The make-up was also important.
"The make-up was really central to it for me. I've always loved horror films, the ones with good make-up and good effects, particularly good latex. I'm not really into digital effects; I really like a bit of latex and gore on the set. Even if it's badly done, to me it just looks wonderful! I was very lucky to get an 18-year old make-up guy called Paul Hyett who worked incredibly hard on the film, was very committed to it, on a minute budget. The proper cast effect, with moulded heads. He worked on it, he sculpted it, made the latex masks, put on the body parts, coloured them, put on the contact lenses. We did the whole works, and it was great. But in fact he looks at the film now and he cringes at various moments. He's distancing himself a little bit; he's now working in adverts and doing features and stuff. So he sees this occasionally ropy looking film that he worked on four years ago. But he was great."

So what next for you?
"At the moment I'm just writing a couple of films. I was thinking of starting one not many months away. I was going to leave it until after the Screen Edge release, just to get a bit more publicity, a bit more kudos. Some of the money's already in place. It'll be another little cheapy. I, Zombie was on 16mm; we might shoot it on super-16 which gives it slightly more sales potential in terms of blowing up to 35mm. But I'm happy to make another small scale film. I'm not interested in making any big jumps and going to LA and all the rest of it. I know the territory I'm comfortable with and we've just got to build on it. I've got some nice people interested again."

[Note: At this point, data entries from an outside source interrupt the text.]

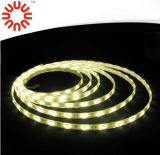 Indicatore luminoso di striscia di SMD3528 SMD2835 SMD5050 SMD5630 12V LED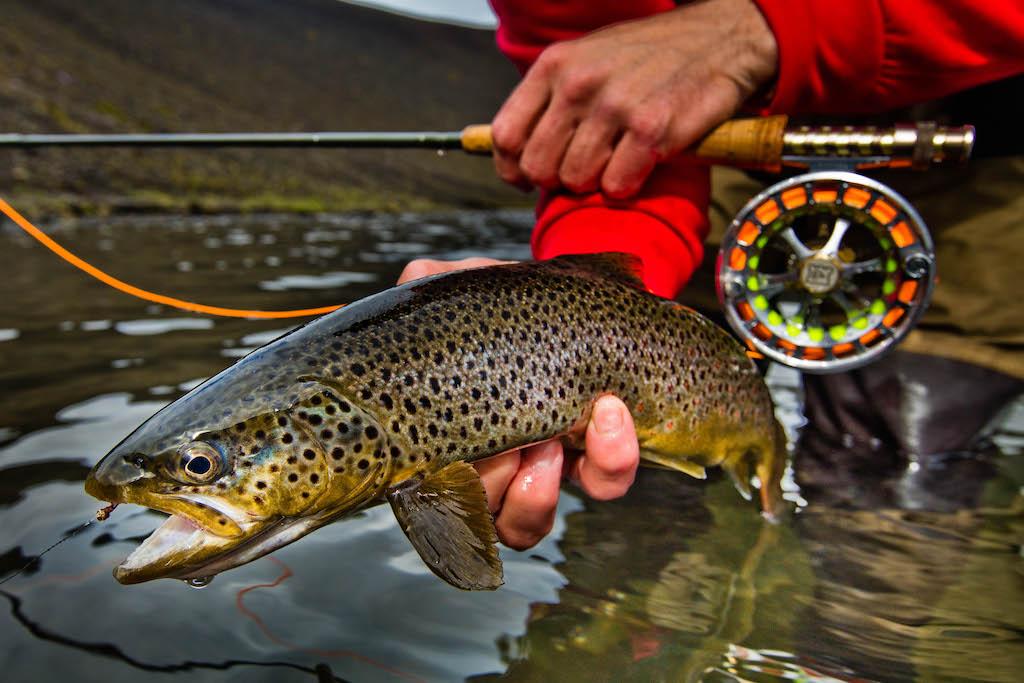 Para Los Amantes De La Pesca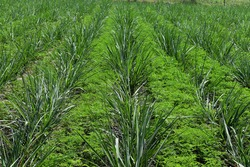 Sesbania rostrata plant are intercropping with sugarcane crop. Sesbania rostrata leaves are used as Green manure. It is best example of Organic cultivation farming. mixed crop, crop rotation concept.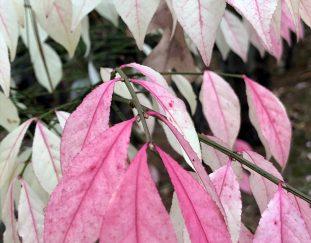 garden-photos-from-maureen-finegardening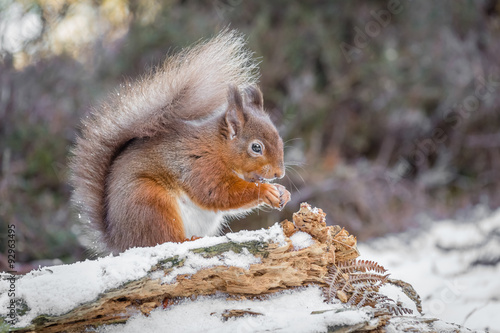 Tuinposter Eekhoorn Red squirrel in Northumberland, England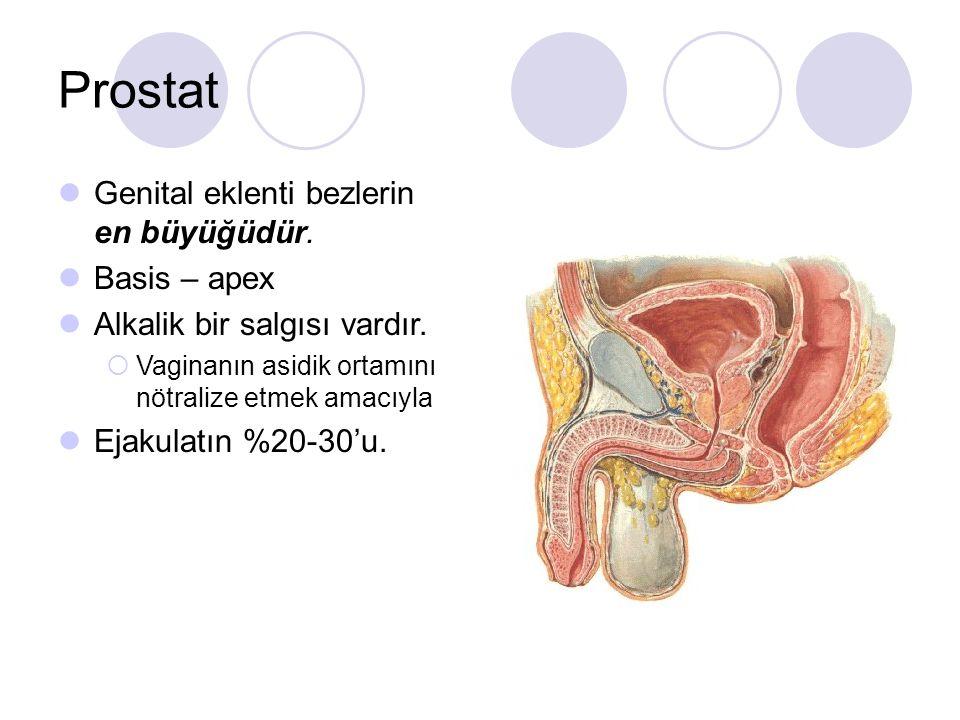 Prostat Genital eklenti bezlerin en büyüğüdür. Basis – apex Alkalik bir salgısı vardır.  Vaginanın asidik ortamını nötralize etmek amacıyla Ejakulatı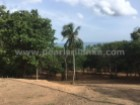 EXTRAORDINARILY BEAUTIFUL BEACH PROPERTY/KUDAWELLA/ 729 PERCHES (SQ.M 18225) |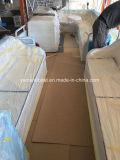 7.5m Aluminium Ponton Boot für Passagier-neues Modell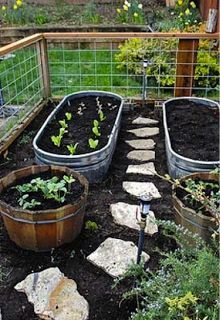 """vegetable garden---The tubs are """"galvanized stock tanks"""" -- cattle troughs. JB drilled ¼"""" holes throughout the bottom of the tubs for drainage and put down filter cloth before filling them with dirt."""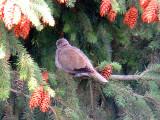 IMG_0710_eurasian_collared_dove.jpg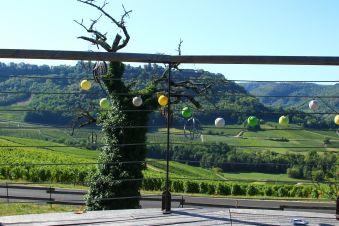 Séjour insolite en Cabane Perchée chez un paysan vigneron dans le vignoble de Château Chalon image 6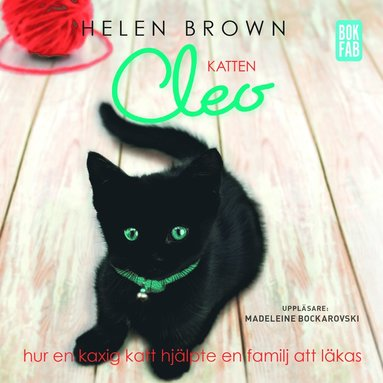 bokomslag Katten Cleo : hur en kaxig katt hjälpte en familj att läkas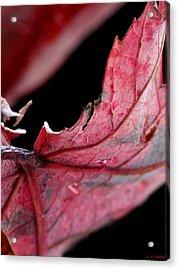 Leaf Study I Acrylic Print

Are you taking I, Zombie around festivals?
"The problem with I, Zombie is I don't have a print of it which makes it a bit difficult for festivals. This is its first screening. There are one or two fantasy film festivals around the world that I'll be sending tapes off to as the year progresses. But it's one of those things where you start slowly and your PR starts working for you. The PR that Darrell did in Samhain really helped. It got people writing to me, which gives you a tremendous advantage really. As opposed to sending off a begging letter and a tape. So yes, it will be getting into more festivals and getting more publicity as the year goes on, hopefully."